A aproximação institucional, pela demonstração de grandeza, poderia render prestígio a Lula. Seria visto como estadista, desprovido de vaidades e revanchismo. Por mais que Bolsonaro perambulasse pelo país com os políticos conservadores, sua passagem pela Argentina seria ofuscada com a presença do presidente brasileiro.
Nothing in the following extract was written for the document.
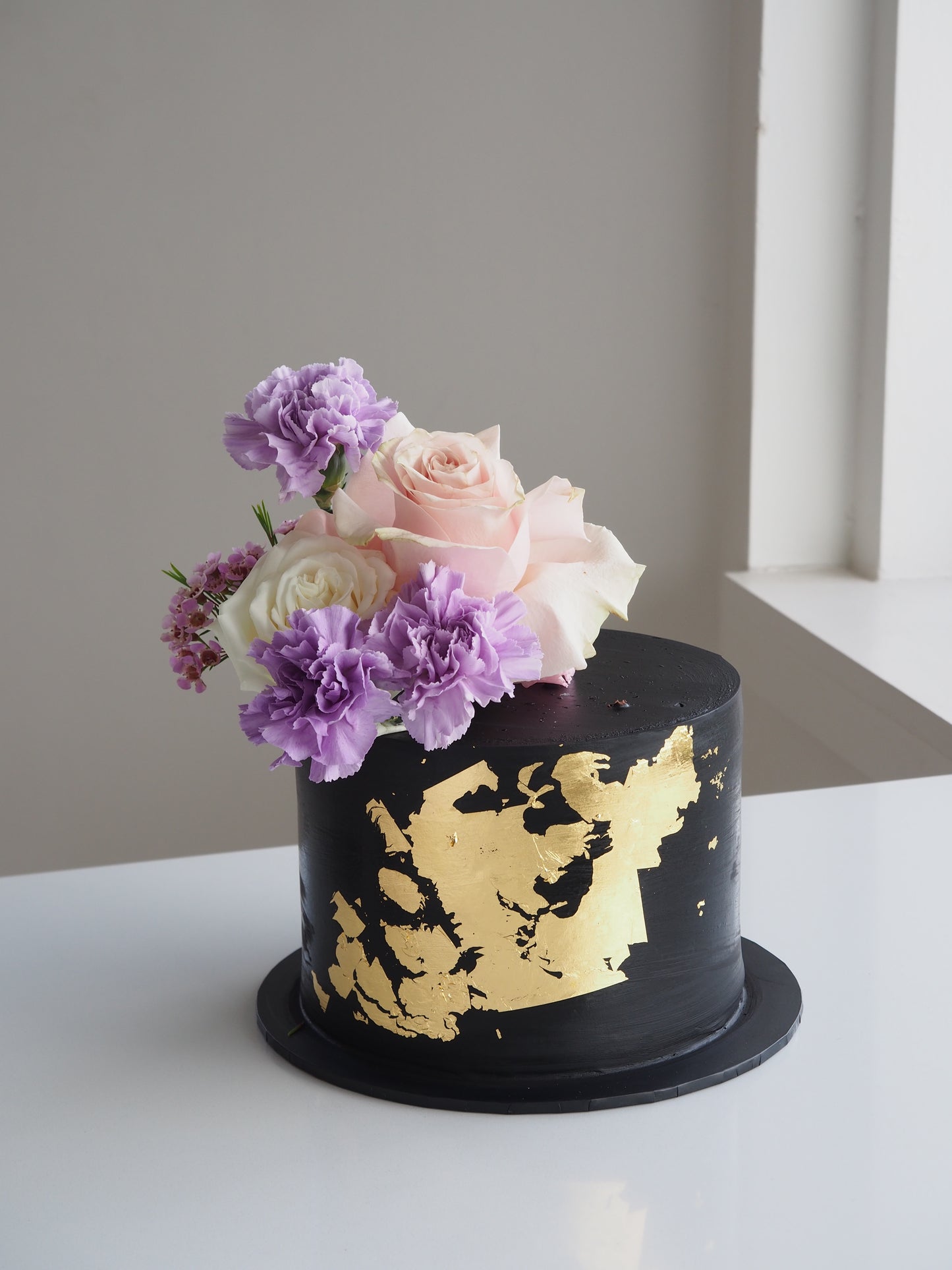 Ganache Cake With Metallic Detail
Sem contar que seria ainda mais tranquila a aproximação entre os dois países. Os negócios poderiam ser resolvidos de forma mais natural e as animosidades e diferenças afastadas com menos conflitos. Falou mais alto, todavia, a vaidade. Lula perdeu a oportunidade e deixou os holofotes para o seu opositor. Lembrando que o evento será noticiado em todo o mundo.

Combustível na fogueira

Vários expoentes da base governista, como, por exemplo, o ministro da Secretaria de Comunicação Social (SECOM), Paulo Pimenta, disse que o presidente eleito da Argentina ofendeu de forma gratuita o presidente Lula. Por isso, o presidente brasileiro só deveria ligar para cumprimentar pela vitória se houvesse pedido de desculpa:

“Eu não ligaria. Só depois que ele me [a Lula] pedir desculpas. Ofendeu de forma gratuita o presidente Lula. Cabe a ele o gesto, como presidente eleito, de ligar para se desculpar. Depois que acontecesse isso, eu pensaria na possibilidade de conversar”.

Amizade e interesse

Só para relembrar como foram os ataques de Milei a Lula, basta citar algumas de suas palavras mais agressivas. Ele se referiu ao presidente brasileiro como “ladrão”, “comunista furioso” e “ex-presidiário”. Realmente, não é fácil aguentar comentários tão agressivos. Entre países, porém, há que se ter em conta a frase atribuída a John Foster Dulles: “Não há países amigos, mas interesses comuns”.

Se fosse um marinheiro de primeira viagem, vá lá. Com essa experiência toda, porém, o orgulho já deveria ter sido deixado de lado. Ou não foi assim que agiu com muitos daqueles que fizeram críticas semelhantes às de Milei e estão ao seu lado como se nada tivesse acontecido?